A Howard University student and co-founder of #HUResist Jason Ajiake said that after members of the College of Arts and Sciences were fighting to divest from the state of Israel in 2008 and was rejected, the student body position on Israel and Palestine has been mixed.
“We have Israeli ambassadors that come to the campus often and speak about the loving relationship between Zionism and Black folk,” Ajiake said. “The university is very pro the state of Israel. People on campus are starting to wake up to what’s happening, especially with social media, I think that anti zionism narratives are more popular than they used to be and getting more popular every day, but still students are mixed. I kind of expect for HBCU students specifically, but black students everywhere to take on that battle in addition to everything else that we do.”
Ajiake traveled to Palestine over spring break for 10 days as a part of a program called Diaspora Dialogues. He and others stayed in the West Bank, speaking with Palestinian families and witnessed the conditions of Palestinian life such as an Israeli prison and areas where Palestinian homes were destroyed, and families were displaced. While visiting a refugee camp, Ajiake and his cohort caught the attention of young Palestinian boys because “American tourists don’t usually visit Palestine, Americans typically visit Israel.” After the young boys asked the group’s intent, they had a discussion on “shared struggles.”
“They were learning in school that Black people in the U.S face very similar struggles and that the U.S is also occupied territory,” Ajiake said. “We had some indigenous Americans with us also, so they talked about their struggles.”
Even black students at Predominantly White Institutions have been drawn to AIPAC conferences.
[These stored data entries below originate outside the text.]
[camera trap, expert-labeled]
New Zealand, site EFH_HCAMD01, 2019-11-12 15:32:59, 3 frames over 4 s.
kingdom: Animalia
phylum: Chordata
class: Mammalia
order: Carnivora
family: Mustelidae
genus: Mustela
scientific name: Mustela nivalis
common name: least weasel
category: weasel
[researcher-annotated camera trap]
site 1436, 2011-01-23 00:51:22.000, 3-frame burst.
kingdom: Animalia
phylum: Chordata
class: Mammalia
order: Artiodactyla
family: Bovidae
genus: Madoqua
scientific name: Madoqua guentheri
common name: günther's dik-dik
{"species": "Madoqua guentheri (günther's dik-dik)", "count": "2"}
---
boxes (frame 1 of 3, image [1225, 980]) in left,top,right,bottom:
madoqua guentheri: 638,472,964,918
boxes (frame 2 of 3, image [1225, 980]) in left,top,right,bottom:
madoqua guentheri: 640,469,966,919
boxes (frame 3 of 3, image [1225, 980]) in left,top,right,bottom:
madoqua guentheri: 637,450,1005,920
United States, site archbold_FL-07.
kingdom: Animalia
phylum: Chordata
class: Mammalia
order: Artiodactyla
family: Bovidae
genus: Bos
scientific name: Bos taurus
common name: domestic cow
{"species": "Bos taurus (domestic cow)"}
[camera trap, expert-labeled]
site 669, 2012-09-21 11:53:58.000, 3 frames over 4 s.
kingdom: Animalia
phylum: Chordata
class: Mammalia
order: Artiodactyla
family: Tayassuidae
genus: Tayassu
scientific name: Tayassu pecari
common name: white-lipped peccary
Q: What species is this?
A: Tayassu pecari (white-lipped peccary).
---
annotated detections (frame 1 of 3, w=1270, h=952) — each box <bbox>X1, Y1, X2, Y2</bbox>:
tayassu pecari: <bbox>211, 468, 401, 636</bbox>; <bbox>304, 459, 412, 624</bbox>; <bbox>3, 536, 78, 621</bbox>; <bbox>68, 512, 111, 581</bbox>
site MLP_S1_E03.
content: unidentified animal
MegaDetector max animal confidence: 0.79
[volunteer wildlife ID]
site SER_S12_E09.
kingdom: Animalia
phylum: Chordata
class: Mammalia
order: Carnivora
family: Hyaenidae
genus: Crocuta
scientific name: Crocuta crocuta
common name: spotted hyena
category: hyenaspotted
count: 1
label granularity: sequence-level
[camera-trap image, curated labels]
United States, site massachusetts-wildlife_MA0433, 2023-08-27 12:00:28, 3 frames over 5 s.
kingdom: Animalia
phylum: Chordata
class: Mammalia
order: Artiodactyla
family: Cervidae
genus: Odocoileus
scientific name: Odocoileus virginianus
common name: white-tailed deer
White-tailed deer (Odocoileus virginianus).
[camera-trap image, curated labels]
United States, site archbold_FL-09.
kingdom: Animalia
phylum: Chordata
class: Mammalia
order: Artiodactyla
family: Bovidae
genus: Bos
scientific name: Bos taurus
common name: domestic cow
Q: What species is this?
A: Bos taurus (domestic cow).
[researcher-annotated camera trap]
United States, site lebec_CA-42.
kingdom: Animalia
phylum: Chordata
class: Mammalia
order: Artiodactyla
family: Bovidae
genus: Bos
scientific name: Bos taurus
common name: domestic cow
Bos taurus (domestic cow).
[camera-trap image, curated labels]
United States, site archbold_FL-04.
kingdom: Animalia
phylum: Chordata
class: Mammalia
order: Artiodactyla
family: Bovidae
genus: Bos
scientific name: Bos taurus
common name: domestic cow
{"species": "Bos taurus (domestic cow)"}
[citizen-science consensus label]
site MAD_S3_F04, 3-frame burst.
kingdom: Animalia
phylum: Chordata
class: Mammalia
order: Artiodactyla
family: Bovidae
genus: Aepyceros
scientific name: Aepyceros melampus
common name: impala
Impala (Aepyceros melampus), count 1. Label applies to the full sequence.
Across the tracks, a former Florida State University SGA vice president said he and others in his administration attended the AIPAC conference but admitted that he “didn’t know what it was about,” but it was his first time visiting the nation’s capital and gave him access to people he wouldn't normally have access to.
“The messaging throughout the whole conference was about how America should be doing more for Israel,” he said. “Knowing what I know now, I wouldn’t do it again.”
Currently FAMU has a small Students for Justice for Palestine chapter, but many students are still receiving scholarships and trips to D.C from AIPAC, while a majority remain uninformed or uninterested.
As more students find themselves becoming more politically informed or active, they should feel compelled to take principled stances on political struggles happening around the world. As the Rev. Dr. Martin Luther King, Jr. famously said, “Injustice anywhere, is a threat to justice everywhere.”